### TO-DO ITEM
Put every line of the records below into a numbered list, omitting any blank lines.

━━━━━ THE INPUT

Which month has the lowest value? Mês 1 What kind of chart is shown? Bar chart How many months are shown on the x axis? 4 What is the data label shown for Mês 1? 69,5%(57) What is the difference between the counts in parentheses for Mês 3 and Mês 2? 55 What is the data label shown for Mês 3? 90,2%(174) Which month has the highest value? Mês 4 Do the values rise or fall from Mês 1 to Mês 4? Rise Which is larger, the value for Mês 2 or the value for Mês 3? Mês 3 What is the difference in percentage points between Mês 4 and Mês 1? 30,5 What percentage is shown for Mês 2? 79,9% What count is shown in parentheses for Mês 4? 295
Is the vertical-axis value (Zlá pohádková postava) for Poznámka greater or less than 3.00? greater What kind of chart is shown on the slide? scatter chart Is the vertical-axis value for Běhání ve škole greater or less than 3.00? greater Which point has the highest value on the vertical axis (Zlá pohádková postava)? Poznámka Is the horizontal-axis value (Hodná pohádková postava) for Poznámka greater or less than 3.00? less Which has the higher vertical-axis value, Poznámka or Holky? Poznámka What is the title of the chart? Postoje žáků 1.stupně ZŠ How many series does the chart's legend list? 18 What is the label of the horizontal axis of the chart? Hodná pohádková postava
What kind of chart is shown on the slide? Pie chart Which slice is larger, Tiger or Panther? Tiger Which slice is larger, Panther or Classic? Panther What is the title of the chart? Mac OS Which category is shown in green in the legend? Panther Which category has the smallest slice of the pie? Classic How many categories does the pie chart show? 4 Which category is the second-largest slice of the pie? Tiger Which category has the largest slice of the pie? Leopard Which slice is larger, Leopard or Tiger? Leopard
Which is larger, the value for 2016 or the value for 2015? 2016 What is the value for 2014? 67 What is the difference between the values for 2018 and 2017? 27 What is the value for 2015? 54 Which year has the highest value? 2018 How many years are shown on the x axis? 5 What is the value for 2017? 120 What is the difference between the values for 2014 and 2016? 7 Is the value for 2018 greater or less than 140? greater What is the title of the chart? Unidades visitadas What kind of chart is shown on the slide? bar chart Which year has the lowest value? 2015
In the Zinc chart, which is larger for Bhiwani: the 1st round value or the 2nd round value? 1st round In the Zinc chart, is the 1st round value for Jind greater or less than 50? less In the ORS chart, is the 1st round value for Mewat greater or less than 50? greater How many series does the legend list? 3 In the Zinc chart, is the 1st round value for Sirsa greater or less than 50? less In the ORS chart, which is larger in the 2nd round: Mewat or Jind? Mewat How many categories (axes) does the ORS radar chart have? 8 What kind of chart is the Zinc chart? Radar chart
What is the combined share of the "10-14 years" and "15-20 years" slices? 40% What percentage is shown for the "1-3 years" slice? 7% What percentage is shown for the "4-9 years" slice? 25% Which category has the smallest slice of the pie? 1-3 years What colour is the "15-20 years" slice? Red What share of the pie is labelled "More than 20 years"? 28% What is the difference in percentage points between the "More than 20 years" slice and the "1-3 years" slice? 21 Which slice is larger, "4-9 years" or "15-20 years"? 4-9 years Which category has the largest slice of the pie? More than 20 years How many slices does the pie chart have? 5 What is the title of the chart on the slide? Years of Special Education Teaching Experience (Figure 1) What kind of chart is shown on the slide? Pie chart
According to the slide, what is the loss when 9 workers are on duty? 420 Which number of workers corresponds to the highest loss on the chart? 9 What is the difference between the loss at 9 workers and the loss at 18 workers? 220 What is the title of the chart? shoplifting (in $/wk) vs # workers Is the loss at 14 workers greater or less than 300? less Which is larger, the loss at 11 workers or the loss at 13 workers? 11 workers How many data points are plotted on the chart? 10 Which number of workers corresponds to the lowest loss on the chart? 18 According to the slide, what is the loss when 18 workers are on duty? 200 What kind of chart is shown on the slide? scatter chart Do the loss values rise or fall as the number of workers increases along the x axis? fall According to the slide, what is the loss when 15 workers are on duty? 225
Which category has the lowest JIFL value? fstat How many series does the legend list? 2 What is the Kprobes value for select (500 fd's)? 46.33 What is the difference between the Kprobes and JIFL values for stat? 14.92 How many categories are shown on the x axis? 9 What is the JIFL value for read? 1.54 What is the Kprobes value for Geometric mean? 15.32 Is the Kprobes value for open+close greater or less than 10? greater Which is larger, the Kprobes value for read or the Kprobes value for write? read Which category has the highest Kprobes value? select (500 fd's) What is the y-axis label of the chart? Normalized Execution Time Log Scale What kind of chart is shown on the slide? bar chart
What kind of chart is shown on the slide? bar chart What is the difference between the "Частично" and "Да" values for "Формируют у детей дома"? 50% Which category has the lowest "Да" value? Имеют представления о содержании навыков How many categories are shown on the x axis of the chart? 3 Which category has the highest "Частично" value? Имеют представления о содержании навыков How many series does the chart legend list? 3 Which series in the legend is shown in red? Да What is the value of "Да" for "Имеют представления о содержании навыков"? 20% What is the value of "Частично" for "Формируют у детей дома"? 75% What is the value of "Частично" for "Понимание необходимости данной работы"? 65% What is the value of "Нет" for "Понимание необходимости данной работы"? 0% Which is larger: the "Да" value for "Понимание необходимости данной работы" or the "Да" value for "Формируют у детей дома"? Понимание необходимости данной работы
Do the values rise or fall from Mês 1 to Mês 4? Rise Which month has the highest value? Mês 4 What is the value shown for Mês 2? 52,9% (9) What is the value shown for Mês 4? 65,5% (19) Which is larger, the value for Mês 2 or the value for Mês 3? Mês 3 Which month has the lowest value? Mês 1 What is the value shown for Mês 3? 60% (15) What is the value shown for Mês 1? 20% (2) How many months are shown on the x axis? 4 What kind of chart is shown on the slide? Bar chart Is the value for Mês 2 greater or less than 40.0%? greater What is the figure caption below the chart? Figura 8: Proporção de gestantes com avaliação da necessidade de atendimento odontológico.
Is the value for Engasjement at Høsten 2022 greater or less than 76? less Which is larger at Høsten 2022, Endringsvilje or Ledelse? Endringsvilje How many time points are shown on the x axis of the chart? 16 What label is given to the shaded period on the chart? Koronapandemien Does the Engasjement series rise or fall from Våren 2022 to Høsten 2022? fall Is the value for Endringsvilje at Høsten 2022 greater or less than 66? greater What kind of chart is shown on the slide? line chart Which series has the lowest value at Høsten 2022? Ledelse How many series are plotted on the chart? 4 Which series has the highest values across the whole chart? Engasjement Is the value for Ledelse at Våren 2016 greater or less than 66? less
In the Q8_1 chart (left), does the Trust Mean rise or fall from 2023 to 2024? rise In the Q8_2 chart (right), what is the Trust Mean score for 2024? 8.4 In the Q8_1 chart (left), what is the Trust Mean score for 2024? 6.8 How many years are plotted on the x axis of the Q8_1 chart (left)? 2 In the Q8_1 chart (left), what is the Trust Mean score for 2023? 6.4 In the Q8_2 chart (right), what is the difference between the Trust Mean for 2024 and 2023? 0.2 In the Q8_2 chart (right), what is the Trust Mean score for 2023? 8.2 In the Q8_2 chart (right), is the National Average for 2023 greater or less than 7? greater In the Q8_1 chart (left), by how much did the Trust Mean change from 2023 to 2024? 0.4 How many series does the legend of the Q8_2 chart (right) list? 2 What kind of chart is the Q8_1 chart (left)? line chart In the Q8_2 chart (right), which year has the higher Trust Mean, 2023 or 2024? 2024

━━━━━━━━━━

### TASK RESPONSE
1. Which month has the lowest value? Mês 1 What kind of chart is shown? Bar chart How many months are shown on the x axis? 4 What is the data label shown for Mês 1? 69,5%(57) What is the difference between the counts in parentheses for Mês 3 and Mês 2? 55 What is the data label shown for Mês 3? 90,2%(174) Which month has the highest value? Mês 4 Do the values rise or fall from Mês 1 to Mês 4? Rise Which is larger, the value for Mês 2 or the value for Mês 3? Mês 3 What is the difference in percentage points between Mês 4 and Mês 1? 30,5 What percentage is shown for Mês 2? 79,9% What count is shown in parentheses for Mês 4? 295
2. Is the vertical-axis value (Zlá pohádková postava) for Poznámka greater or less than 3.00? greater What kind of chart is shown on the slide? scatter chart Is the vertical-axis value for Běhání ve škole greater or less than 3.00? greater Which point has the highest value on the vertical axis (Zlá pohádková postava)? Poznámka Is the horizontal-axis value (Hodná pohádková postava) for Poznámka greater or less than 3.00? less Which has the higher vertical-axis value, Poznámka or Holky? Poznámka What is the title of the chart? Postoje žáků 1.stupně ZŠ How many series does the chart's legend list? 18 What is the label of the horizontal axis of the chart? Hodná pohádková postava
3. What kind of chart is shown on the slide? Pie chart Which slice is larger, Tiger or Panther? Tiger Which slice is larger, Panther or Classic? Panther What is the title of the chart? Mac OS Which category is shown in green in the legend? Panther Which category has the smallest slice of the pie? Classic How many categories does the pie chart show? 4 Which category is the second-largest slice of the pie? Tiger Which category has the largest slice of the pie? Leopard Which slice is larger, Leopard or Tiger? Leopard
4. Which is larger, the value for 2016 or the value for 2015? 2016 What is the value for 2014? 67 What is the difference between the values for 2018 and 2017? 27 What is the value for 2015? 54 Which year has the highest value? 2018 How many years are shown on the x axis? 5 What is the value for 2017? 120 What is the difference between the values for 2014 and 2016? 7 Is the value for 2018 greater or less than 140? greater What is the title of the chart? Unidades visitadas What kind of chart is shown on the slide? bar chart Which year has the lowest value? 2015
5. In the Zinc chart, which is larger for Bhiwani: the 1st round value or the 2nd round value? 1st round In the Zinc chart, is the 1st round value for Jind greater or less than 50? less In the ORS chart, is the 1st round value for Mewat greater or less than 50? greater How many series does the legend list? 3 In the Zinc chart, is the 1st round value for Sirsa greater or less than 50? less In the ORS chart, which is larger in the 2nd round: Mewat or Jind? Mewat How many categories (axes) does the ORS radar chart have? 8 What kind of chart is the Zinc chart? Radar chart
6. What is the combined share of the "10-14 years" and "15-20 years" slices? 40% What percentage is shown for the "1-3 years" slice? 7% What percentage is shown for the "4-9 years" slice? 25% Which category has the smallest slice of the pie? 1-3 years What colour is the "15-20 years" slice? Red What share of the pie is labelled "More than 20 years"? 28% What is the difference in percentage points between the "More than 20 years" slice and the "1-3 years" slice? 21 Which slice is larger, "4-9 years" or "15-20 years"? 4-9 years Which category has the largest slice of the pie? More than 20 years How many slices does the pie chart have? 5 What is the title of the chart on the slide? Years of Special Education Teaching Experience (Figure 1) What kind of chart is shown on the slide? Pie chart
7. According to the slide, what is the loss when 9 workers are on duty? 420 Which number of workers corresponds to the highest loss on the chart? 9 What is the difference between the loss at 9 workers and the loss at 18 workers? 220 What is the title of the chart? shoplifting (in $/wk) vs # workers Is the loss at 14 workers greater or less than 300? less Which is larger, the loss at 11 workers or the loss at 13 workers? 11 workers How many data points are plotted on the chart? 10 Which number of workers corresponds to the lowest loss on the chart? 18 According to the slide, what is the loss when 18 workers are on duty? 200 What kind of chart is shown on the slide? scatter chart Do the loss values rise or fall as the number of workers increases along the x axis? fall According to the slide, what is the loss when 15 workers are on duty? 225
8. Which category has the lowest JIFL value? fstat How many series does the legend list? 2 What is the Kprobes value for select (500 fd's)? 46.33 What is the difference between the Kprobes and JIFL values for stat? 14.92 How many categories are shown on the x axis? 9 What is the JIFL value for read? 1.54 What is the Kprobes value for Geometric mean? 15.32 Is the Kprobes value for open+close greater or less than 10? greater Which is larger, the Kprobes value for read or the Kprobes value for write? read Which category has the highest Kprobes value? select (500 fd's) What is the y-axis label of the chart? Normalized Execution Time Log Scale What kind of chart is shown on the slide? bar chart
9. What kind of chart is shown on the slide? bar chart What is the difference between the "Частично" and "Да" values for "Формируют у детей дома"? 50% Which category has the lowest "Да" value? Имеют представления о содержании навыков How many categories are shown on the x axis of the chart? 3 Which category has the highest "Частично" value? Имеют представления о содержании навыков How many series does the chart legend list? 3 Which series in the legend is shown in red? Да What is the value of "Да" for "Имеют представления о содержании навыков"? 20% What is the value of "Частично" for "Формируют у детей дома"? 75% What is the value of "Частично" for "Понимание необходимости данной работы"? 65% What is the value of "Нет" for "Понимание необходимости данной работы"? 0% Which is larger: the "Да" value for "Понимание необходимости данной работы" or the "Да" value for "Формируют у детей дома"? Понимание необходимости данной работы
10. Do the values rise or fall from Mês 1 to Mês 4? Rise Which month has the highest value? Mês 4 What is the value shown for Mês 2? 52,9% (9) What is the value shown for Mês 4? 65,5% (19) Which is larger, the value for Mês 2 or the value for Mês 3? Mês 3 Which month has the lowest value? Mês 1 What is the value shown for Mês 3? 60% (15) What is the value shown for Mês 1? 20% (2) How many months are shown on the x axis? 4 What kind of chart is shown on the slide? Bar chart Is the value for Mês 2 greater or less than 40.0%? greater What is the figure caption below the chart? Figura 8: Proporção de gestantes com avaliação da necessidade de atendimento odontológico.
11. Is the value for Engasjement at Høsten 2022 greater or less than 76? less Which is larger at Høsten 2022, Endringsvilje or Ledelse? Endringsvilje How many time points are shown on the x axis of the chart? 16 What label is given to the shaded period on the chart? Koronapandemien Does the Engasjement series rise or fall from Våren 2022 to Høsten 2022? fall Is the value for Endringsvilje at Høsten 2022 greater or less than 66? greater What kind of chart is shown on the slide? line chart Which series has the lowest value at Høsten 2022? Ledelse How many series are plotted on the chart? 4 Which series has the highest values across the whole chart? Engasjement Is the value for Ledelse at Våren 2016 greater or less than 66? less
12. In the Q8_1 chart (left), does the Trust Mean rise or fall from 2023 to 2024? rise In the Q8_2 chart (right), what is the Trust Mean score for 2024? 8.4 In the Q8_1 chart (left), what is the Trust Mean score for 2024? 6.8 How many years are plotted on the x axis of the Q8_1 chart (left)? 2 In the Q8_1 chart (left), what is the Trust Mean score for 2023? 6.4 In the Q8_2 chart (right), what is the difference between the Trust Mean for 2024 and 2023? 0.2 In the Q8_2 chart (right), what is the Trust Mean score for 2023? 8.2 In the Q8_2 chart (right), is the National Average for 2023 greater or less than 7? greater In the Q8_1 chart (left), by how much did the Trust Mean change from 2023 to 2024? 0.4 How many series does the legend of the Q8_2 chart (right) list? 2 What kind of chart is the Q8_1 chart (left)? line chart In the Q8_2 chart (right), which year has the higher Trust Mean, 2023 or 2024? 2024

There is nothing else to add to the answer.